→ The task: Revise the data from its start down to the line with "14782 millimetres", swapping every "winter glove" for "wool mitten" and leaving everything else as it is. Leave out the pictures.

→ Records supplied:
══════════════════════════════

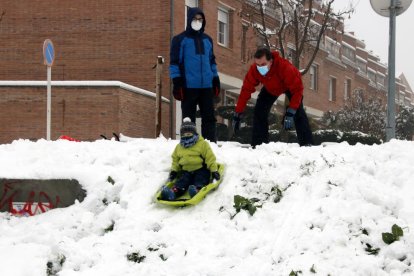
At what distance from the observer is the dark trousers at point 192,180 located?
6.72 meters

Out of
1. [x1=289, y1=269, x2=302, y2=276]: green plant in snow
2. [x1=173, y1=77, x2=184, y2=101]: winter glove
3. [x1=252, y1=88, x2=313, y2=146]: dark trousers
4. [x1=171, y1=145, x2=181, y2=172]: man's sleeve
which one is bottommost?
[x1=289, y1=269, x2=302, y2=276]: green plant in snow

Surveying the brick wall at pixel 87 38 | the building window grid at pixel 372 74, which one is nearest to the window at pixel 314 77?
the brick wall at pixel 87 38

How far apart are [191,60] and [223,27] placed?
14782 millimetres

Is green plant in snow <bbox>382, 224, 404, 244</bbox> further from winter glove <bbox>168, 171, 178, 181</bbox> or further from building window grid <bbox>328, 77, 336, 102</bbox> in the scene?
building window grid <bbox>328, 77, 336, 102</bbox>

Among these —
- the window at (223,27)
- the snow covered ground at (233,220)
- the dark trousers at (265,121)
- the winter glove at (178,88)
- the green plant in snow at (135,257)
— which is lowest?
the green plant in snow at (135,257)

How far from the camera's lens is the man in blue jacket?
28.3ft

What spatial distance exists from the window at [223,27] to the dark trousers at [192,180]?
1629cm

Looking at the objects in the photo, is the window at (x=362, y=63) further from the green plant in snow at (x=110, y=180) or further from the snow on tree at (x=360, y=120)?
the green plant in snow at (x=110, y=180)

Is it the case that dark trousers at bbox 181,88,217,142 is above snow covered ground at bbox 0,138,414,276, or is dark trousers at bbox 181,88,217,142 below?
above

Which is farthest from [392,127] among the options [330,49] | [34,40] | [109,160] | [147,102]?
[330,49]

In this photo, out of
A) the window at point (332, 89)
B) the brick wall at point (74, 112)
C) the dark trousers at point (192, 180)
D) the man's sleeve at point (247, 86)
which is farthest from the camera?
the window at point (332, 89)

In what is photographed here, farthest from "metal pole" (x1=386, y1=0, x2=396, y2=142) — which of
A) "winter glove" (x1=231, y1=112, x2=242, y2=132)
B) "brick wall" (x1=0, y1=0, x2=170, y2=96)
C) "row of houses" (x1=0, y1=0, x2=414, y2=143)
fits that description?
"brick wall" (x1=0, y1=0, x2=170, y2=96)

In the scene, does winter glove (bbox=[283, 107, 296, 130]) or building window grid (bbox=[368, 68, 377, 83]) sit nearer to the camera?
winter glove (bbox=[283, 107, 296, 130])

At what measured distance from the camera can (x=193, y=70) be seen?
28.3 ft
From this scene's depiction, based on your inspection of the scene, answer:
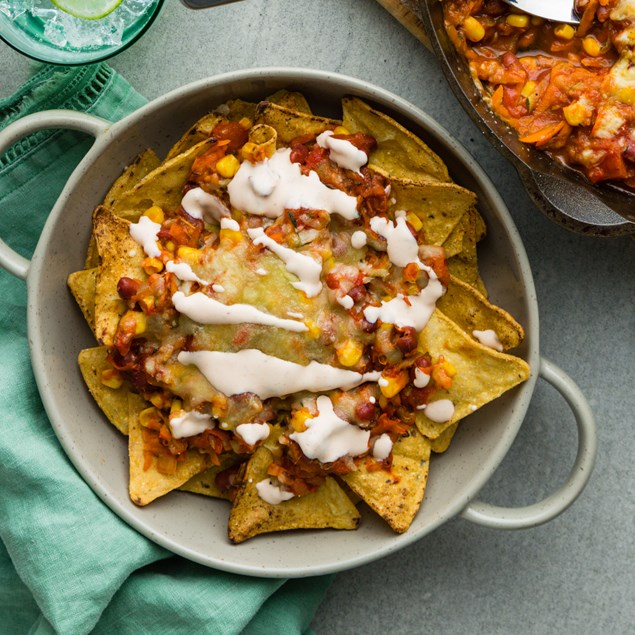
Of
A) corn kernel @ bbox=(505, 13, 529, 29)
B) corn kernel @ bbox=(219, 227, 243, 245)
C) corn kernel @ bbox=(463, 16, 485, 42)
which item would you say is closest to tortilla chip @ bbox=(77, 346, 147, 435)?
corn kernel @ bbox=(219, 227, 243, 245)

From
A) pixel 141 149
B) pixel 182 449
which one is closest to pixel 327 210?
pixel 141 149

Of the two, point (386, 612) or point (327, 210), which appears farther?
point (386, 612)

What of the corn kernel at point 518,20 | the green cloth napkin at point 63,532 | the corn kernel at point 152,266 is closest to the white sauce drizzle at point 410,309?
the corn kernel at point 152,266

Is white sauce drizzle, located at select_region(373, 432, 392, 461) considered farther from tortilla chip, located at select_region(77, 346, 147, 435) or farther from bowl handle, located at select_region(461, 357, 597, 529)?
tortilla chip, located at select_region(77, 346, 147, 435)

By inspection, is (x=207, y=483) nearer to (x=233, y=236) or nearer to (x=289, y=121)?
(x=233, y=236)

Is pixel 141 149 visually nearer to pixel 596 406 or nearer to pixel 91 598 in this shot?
pixel 91 598
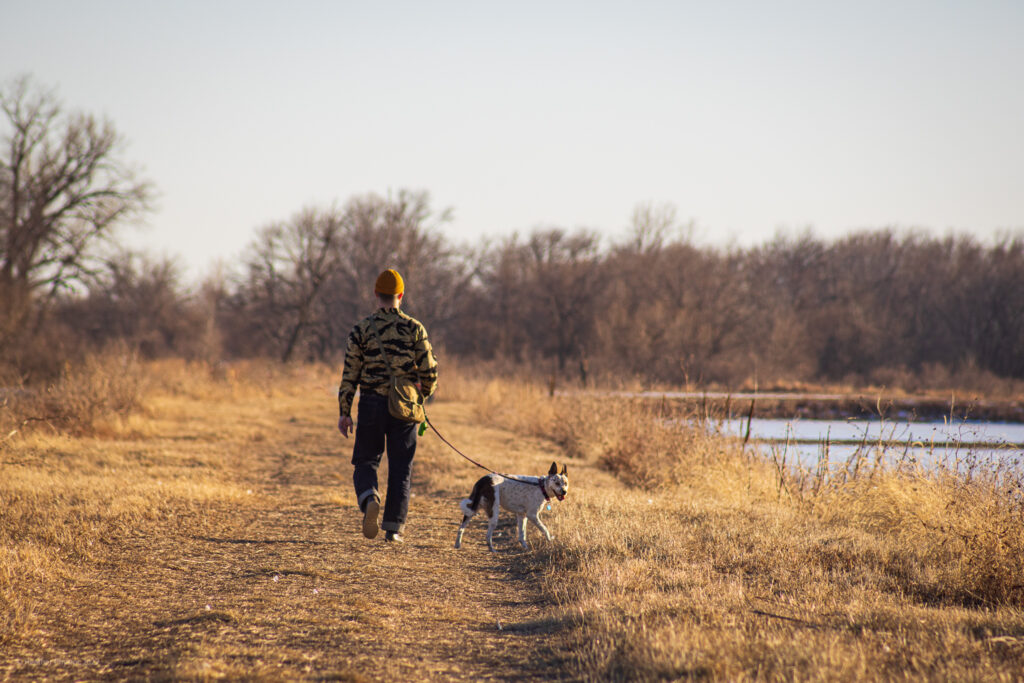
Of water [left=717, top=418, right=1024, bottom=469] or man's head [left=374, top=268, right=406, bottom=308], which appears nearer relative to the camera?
man's head [left=374, top=268, right=406, bottom=308]

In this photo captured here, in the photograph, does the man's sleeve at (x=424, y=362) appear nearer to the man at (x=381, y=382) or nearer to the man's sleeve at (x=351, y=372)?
the man at (x=381, y=382)

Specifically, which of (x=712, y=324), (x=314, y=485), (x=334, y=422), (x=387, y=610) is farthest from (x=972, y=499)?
(x=712, y=324)

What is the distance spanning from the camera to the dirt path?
180 inches

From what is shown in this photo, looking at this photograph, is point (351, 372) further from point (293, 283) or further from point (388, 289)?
point (293, 283)

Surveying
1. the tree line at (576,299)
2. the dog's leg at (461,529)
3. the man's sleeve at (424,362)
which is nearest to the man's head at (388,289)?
the man's sleeve at (424,362)

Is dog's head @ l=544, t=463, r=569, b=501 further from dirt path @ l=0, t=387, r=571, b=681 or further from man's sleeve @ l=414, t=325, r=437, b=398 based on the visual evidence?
man's sleeve @ l=414, t=325, r=437, b=398

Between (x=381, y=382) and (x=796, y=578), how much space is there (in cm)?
391

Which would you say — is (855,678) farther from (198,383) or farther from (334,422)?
(198,383)

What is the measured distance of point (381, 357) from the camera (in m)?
6.43

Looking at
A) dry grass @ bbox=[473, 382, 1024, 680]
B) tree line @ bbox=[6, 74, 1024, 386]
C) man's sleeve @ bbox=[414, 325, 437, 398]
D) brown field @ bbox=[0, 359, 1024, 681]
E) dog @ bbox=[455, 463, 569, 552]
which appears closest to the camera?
dry grass @ bbox=[473, 382, 1024, 680]

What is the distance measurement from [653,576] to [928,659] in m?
2.39

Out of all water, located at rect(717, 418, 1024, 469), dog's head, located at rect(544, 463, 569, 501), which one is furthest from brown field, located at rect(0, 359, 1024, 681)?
dog's head, located at rect(544, 463, 569, 501)

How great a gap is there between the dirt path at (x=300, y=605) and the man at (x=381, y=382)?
832mm

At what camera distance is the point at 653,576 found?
6.44 meters
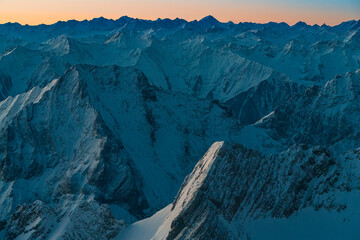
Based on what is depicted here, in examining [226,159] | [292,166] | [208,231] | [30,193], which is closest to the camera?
[208,231]

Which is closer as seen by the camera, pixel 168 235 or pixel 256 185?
pixel 168 235

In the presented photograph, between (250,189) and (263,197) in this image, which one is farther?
(250,189)

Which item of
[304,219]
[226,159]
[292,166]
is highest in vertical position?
[226,159]

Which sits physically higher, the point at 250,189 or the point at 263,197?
the point at 250,189

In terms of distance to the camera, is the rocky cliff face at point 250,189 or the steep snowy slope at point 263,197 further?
the steep snowy slope at point 263,197

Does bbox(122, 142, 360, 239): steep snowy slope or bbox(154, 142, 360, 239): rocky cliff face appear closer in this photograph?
bbox(154, 142, 360, 239): rocky cliff face

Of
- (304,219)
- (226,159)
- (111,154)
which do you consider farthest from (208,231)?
(111,154)

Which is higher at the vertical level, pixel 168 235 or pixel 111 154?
pixel 111 154

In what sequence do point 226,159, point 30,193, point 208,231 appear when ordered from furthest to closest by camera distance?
Result: point 30,193, point 226,159, point 208,231

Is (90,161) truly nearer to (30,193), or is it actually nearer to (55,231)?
(30,193)

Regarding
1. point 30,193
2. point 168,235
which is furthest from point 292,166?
point 30,193
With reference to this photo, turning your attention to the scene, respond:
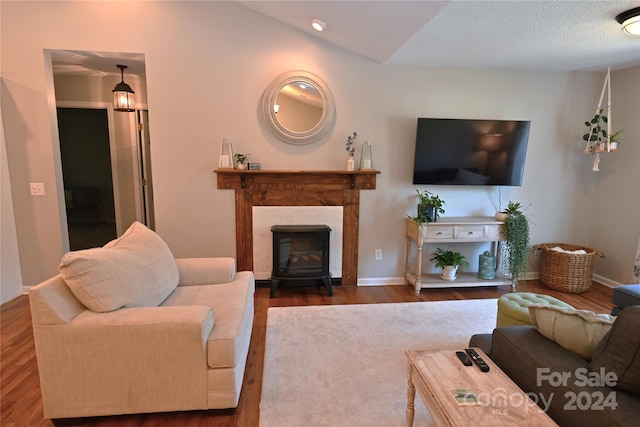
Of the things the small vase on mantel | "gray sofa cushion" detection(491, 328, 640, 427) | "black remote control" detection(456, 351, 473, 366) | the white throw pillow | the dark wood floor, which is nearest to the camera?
"gray sofa cushion" detection(491, 328, 640, 427)

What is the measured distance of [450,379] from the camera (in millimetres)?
1365

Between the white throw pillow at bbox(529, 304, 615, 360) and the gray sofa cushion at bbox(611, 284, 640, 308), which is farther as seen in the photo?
the gray sofa cushion at bbox(611, 284, 640, 308)

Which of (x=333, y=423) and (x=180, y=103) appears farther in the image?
(x=180, y=103)

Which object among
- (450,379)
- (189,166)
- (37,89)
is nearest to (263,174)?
(189,166)

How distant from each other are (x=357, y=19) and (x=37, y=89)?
9.97 ft

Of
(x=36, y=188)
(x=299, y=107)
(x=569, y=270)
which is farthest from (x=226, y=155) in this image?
(x=569, y=270)

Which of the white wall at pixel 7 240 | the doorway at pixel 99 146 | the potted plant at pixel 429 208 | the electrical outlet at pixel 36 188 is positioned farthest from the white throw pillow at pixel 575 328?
the white wall at pixel 7 240

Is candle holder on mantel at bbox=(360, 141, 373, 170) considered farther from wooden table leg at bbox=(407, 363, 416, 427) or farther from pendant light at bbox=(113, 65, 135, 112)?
pendant light at bbox=(113, 65, 135, 112)

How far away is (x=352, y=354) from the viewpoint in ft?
7.97

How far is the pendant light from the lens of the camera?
389 centimetres

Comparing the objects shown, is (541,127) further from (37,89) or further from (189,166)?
(37,89)

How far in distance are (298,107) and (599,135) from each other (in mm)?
3371

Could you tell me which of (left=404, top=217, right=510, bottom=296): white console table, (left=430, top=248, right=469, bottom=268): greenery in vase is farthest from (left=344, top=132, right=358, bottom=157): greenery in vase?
(left=430, top=248, right=469, bottom=268): greenery in vase

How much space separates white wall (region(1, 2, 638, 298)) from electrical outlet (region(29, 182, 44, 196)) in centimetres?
9
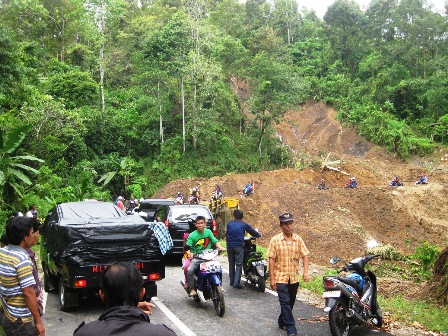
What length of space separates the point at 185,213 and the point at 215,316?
596cm

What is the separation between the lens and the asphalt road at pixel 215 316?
700cm

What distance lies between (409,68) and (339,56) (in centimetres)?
934

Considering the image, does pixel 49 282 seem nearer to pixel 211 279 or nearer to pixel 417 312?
pixel 211 279

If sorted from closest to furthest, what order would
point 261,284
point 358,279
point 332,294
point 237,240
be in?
point 332,294 < point 358,279 < point 261,284 < point 237,240

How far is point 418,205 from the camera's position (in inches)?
1090

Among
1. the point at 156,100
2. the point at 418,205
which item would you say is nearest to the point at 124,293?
the point at 418,205

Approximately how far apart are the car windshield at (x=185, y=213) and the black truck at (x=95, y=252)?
4.83 metres

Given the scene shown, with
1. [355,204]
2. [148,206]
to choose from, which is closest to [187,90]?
[355,204]

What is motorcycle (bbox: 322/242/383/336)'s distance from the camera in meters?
6.33

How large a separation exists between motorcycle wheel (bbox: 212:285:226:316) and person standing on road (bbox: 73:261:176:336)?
16.9 ft

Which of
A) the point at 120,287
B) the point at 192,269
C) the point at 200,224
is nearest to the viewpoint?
the point at 120,287

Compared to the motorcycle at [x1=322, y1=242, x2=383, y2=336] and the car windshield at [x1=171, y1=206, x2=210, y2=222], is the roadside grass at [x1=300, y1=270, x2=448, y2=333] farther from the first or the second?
the car windshield at [x1=171, y1=206, x2=210, y2=222]

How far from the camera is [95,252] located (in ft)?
24.9

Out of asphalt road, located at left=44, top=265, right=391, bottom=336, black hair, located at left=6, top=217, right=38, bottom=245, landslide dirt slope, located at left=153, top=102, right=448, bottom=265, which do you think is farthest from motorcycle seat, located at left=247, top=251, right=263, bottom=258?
landslide dirt slope, located at left=153, top=102, right=448, bottom=265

══════════════════════════════

→ Response for this exercise:
At what distance from the observer is the dark trousers at point 192,180 located?
6.72 meters

Out of
1. [x1=289, y1=269, x2=302, y2=276]: green plant in snow
2. [x1=173, y1=77, x2=184, y2=101]: wool mitten
3. [x1=252, y1=88, x2=313, y2=146]: dark trousers
4. [x1=171, y1=145, x2=181, y2=172]: man's sleeve
which one is bottommost?
[x1=289, y1=269, x2=302, y2=276]: green plant in snow

Surveying the brick wall at pixel 87 38 | the building window grid at pixel 372 74, which one is nearest to the window at pixel 314 77?
the brick wall at pixel 87 38

How far apart are [191,60] and [223,27] placed?
14782 millimetres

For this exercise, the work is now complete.